# Etui (pencil case)



## Tamar

Is this word pronounced as in French or has it changed?


----------



## HKK

I have always* heard this word pronounced as in French.

*I.e. in primary school where they wanted us to say etui instead of pennenzak


----------



## Tamar

So which word are you more likely to use - etui or pennenzak? (And why did they insist on a French word at school if you have a Dutch one? )


----------



## MaxJ

I, and the people around me, always say etui. I think pennenzak is only used in Flanders.


----------



## HKK

There is a slight difference between etui and pennenzak - etui being a case and pennenzak more of a bag. Anyway, I don't know why they considered etui the 'right' word, but the it could have something to do with its prevalence in the Netherlands.


----------



## Frank06

Hi,


HKK said:


> There is a slight difference between etui and pennenzak - etui being a case and pennenzak more of a bag. Anyway, I don't know why they considered etui the 'right' word, but the it could have something to do with its prevalence in the Netherlands.

===============

§ Brief A: In the pencil case thread, starting at "So which word" and ending at "used in Flanders.", can you swap "pennenzak" for "pencil bag" and give that stretch again?
§ Brief B: In the pencil case thread, where does MaxJ think pennenzak is only used?
§ Brief C: Could you write the next part of the forum thread about the word etui, picking up after its final sentence?
The records have no connection to the pencil case thread.

§ Provided information:
===============

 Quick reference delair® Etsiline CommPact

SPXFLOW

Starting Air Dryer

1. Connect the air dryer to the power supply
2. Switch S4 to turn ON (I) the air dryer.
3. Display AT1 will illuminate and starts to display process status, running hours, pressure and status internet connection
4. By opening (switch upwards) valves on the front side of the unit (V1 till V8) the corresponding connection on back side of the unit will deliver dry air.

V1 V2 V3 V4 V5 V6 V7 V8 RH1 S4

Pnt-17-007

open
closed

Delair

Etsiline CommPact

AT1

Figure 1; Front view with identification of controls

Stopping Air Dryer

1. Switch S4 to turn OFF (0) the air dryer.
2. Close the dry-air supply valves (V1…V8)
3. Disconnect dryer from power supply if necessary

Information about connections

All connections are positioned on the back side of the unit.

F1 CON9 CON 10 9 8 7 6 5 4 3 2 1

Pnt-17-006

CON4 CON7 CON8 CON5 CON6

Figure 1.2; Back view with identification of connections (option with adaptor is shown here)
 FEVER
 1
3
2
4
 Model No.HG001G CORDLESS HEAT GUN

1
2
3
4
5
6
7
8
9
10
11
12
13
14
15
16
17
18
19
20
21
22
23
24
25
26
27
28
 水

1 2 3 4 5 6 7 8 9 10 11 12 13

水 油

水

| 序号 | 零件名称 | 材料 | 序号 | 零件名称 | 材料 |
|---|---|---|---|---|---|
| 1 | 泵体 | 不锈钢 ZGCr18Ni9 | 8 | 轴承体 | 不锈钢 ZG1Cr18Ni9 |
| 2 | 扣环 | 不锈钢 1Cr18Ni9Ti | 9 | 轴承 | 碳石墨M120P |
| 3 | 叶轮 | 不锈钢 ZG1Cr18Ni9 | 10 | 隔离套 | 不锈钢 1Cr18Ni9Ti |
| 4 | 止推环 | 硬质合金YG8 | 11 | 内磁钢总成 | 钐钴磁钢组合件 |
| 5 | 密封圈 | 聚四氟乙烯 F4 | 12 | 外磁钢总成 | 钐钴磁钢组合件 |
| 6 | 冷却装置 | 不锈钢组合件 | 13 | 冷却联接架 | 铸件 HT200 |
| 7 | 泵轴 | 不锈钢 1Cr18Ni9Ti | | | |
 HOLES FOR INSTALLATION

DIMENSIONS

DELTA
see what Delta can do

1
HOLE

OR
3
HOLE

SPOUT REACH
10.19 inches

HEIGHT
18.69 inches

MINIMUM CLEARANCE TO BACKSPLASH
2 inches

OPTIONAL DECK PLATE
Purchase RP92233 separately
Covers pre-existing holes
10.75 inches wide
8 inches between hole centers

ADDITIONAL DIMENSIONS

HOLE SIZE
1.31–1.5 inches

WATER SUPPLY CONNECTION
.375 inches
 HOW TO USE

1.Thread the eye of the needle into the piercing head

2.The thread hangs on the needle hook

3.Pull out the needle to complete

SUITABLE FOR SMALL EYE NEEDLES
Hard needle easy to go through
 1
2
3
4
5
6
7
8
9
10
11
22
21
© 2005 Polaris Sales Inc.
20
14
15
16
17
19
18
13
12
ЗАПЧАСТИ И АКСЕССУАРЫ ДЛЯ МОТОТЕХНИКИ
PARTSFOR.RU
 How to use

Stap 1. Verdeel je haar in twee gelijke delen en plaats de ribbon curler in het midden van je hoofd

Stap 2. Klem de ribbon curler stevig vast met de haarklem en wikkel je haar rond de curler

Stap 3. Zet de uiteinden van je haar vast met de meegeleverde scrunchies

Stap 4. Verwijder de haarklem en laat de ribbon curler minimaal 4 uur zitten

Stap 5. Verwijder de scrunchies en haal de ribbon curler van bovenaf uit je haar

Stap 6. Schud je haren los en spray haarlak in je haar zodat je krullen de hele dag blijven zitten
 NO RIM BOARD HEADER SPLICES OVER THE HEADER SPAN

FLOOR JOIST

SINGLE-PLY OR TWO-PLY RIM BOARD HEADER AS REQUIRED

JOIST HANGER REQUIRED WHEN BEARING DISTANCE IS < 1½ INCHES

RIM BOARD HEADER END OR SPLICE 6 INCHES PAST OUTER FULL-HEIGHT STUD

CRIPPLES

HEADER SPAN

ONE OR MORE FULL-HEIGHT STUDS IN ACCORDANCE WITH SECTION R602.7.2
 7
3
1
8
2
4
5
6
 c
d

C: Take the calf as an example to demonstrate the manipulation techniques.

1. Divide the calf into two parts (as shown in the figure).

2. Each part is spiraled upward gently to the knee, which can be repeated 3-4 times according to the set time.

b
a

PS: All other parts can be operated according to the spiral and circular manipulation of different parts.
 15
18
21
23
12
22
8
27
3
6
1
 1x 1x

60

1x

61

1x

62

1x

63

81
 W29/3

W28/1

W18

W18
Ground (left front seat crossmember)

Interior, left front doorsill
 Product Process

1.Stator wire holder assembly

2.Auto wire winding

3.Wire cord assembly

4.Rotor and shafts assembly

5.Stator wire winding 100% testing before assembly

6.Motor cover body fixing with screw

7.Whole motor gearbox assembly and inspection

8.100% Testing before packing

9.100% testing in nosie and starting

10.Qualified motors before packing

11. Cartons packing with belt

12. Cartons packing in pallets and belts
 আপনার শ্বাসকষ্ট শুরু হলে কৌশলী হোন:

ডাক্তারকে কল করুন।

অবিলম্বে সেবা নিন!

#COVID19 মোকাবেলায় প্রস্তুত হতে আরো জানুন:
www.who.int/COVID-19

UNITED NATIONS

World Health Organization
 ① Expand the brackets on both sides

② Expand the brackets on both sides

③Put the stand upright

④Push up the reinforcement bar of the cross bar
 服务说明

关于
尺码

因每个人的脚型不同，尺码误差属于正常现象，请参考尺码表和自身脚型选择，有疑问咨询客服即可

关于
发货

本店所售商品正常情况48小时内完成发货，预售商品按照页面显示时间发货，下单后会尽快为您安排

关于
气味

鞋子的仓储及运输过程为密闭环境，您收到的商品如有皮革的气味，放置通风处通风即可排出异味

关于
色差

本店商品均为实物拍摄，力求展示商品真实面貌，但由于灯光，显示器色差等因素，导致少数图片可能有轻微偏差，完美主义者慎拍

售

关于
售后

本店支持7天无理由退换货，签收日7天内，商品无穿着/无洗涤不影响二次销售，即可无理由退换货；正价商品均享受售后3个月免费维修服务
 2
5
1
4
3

===============

§ Task output A:
So which word are you more likely to use - etui or pencil bag? (And why did they insist on a French word at school if you have a Dutch one? )


----------



## MaxJ

I, and the people around me, always say etui. I think pencil bag is only used in Flanders.

§ Task output B: In Flanders.

§ Task output C:
That was my first reaction too. For me, there is also a difference of meaning between _etui_ and _pennenzak_.
As for this being "right" or not, I couldn't care less . It's the way I (we?) learned it, so that's "right" enough for me .

Groetjes,

Frank


----------



## Tamar

Thanks guys!


----------



## MaxJ

Oh and if I pronounce etui, it's not exactly the French way. I say something like "ee-twie" with a Dutch w.


----------



## Tamar

What do you mean by "a Dutch w"?
Could you IPA it?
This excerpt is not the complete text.